— Trecho selecionado —

O país vivia uma ebulição social e a liberalização do aborto era uma reivindicação nacional, encabeçada pelas feministas com o apoio dos partidos comunistas e socialistas. A esquerda mantinha uma atitude de solidariedade para com os exilados políticos: estudantes e exiladas foram acolhidas pelos movimentos de libertação da mulher e puderam participar do debate no interior das esquerdas.

O feminismo do Debate e do Coletivo

Os brasileiros exilados na França organizaram-se em vários grupos políticos, divididos entre as diversas tendências da esquerda brasileira, dos marxistas-leninistas aos maoístas, passando pelos guevaristas. No final dos anos 1960, um pequeno grupo, sob a liderança intelectual de João Quartim, criou a revista Debate, que adquiriu um grande prestígio e permaneceu ativa até 1979, constituindo uma etapa importante para que as feministas brasileiras ligadas ao Debate percebessem a necessidade de uma militância direcionada para a questão da mulher.

O discurso da militância no exterior visava, inicialmente, o conjunto dos exilados. Disso não destoava a publicação do grupo Debate, que se posicionava a serviço da “reorganização dos comunistas” de forma geral. Uma parte considerável das militantes do grupo não tinha qualquer vocação feminista e os artigos sobre “opressão” remetiam à literatura dos clássicos marxistas e se apropriavam das análises da New Left Review. O empenho teórico do Debate gerou uma grande quantidade de textos que propunham uma análise marxista do trabalho feminino e da família, mas as questões sobre sexualidade eram descartadas, uma temática que a maioria não considerava importante tampouco passível de discussão.

— Instruções do exercício —
[1] Passe para o inglês esta frase do trecho: “O discurso da militância no exterior visava, inicialmente, o conjunto dos exilados.”
[2] Segundo o trecho, até que ano a revista Debate permaneceu ativa?
[3] Copie do trecho, sem alterações, a passagem que começa em "Os brasileiros exilados" e termina em "questão da mulher.".
Use somente o trecho para responder.

— Trecho de dados —
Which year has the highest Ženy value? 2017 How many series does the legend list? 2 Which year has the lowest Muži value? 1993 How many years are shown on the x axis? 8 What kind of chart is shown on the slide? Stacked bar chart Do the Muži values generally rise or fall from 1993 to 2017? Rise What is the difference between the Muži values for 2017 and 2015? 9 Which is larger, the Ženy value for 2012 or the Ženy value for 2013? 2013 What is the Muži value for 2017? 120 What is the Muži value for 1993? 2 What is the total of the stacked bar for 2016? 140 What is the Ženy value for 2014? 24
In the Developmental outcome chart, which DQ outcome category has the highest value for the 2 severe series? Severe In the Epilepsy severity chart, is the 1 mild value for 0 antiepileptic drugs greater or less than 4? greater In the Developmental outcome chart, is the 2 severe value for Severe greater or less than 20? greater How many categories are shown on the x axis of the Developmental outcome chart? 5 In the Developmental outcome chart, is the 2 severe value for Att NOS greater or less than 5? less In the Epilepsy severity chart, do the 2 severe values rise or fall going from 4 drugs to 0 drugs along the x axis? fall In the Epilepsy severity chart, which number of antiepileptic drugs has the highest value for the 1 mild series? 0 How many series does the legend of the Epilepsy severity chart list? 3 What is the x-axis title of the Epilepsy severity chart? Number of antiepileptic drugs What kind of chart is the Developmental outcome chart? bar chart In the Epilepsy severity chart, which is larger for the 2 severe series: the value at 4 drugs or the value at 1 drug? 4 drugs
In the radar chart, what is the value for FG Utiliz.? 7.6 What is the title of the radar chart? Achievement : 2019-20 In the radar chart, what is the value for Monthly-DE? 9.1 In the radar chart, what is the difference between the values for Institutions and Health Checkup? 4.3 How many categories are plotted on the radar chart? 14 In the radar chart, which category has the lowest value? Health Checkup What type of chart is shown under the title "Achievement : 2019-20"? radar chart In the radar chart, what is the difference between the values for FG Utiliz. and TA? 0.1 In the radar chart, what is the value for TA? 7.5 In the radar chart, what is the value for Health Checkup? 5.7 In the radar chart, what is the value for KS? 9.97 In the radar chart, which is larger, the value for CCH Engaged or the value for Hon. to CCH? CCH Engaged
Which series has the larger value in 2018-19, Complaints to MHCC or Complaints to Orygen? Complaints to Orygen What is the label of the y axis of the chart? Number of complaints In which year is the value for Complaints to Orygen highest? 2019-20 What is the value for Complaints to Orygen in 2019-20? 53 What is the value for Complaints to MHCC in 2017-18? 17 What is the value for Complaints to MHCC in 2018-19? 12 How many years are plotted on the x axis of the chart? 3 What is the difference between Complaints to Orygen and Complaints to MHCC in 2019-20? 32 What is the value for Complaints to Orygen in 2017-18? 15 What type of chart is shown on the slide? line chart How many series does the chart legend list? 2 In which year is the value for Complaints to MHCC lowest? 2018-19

— Exercício resolvido —
[1] The discourse of activism abroad was initially aimed at the exiles as a whole.

[2] Até 1979.

[3]
Os brasileiros exilados na França organizaram-se em vários grupos políticos, divididos entre as diversas tendências da esquerda brasileira, dos marxistas-leninistas aos maoístas, passando pelos guevaristas. No final dos anos 1960, um pequeno grupo, sob a liderança intelectual de João Quartim, criou a revista Debate, que adquiriu um grande prestígio e permaneceu ativa até 1979, constituindo uma etapa importante para que as feministas brasileiras ligadas ao Debate percebessem a necessidade de uma militância direcionada para a questão da mulher.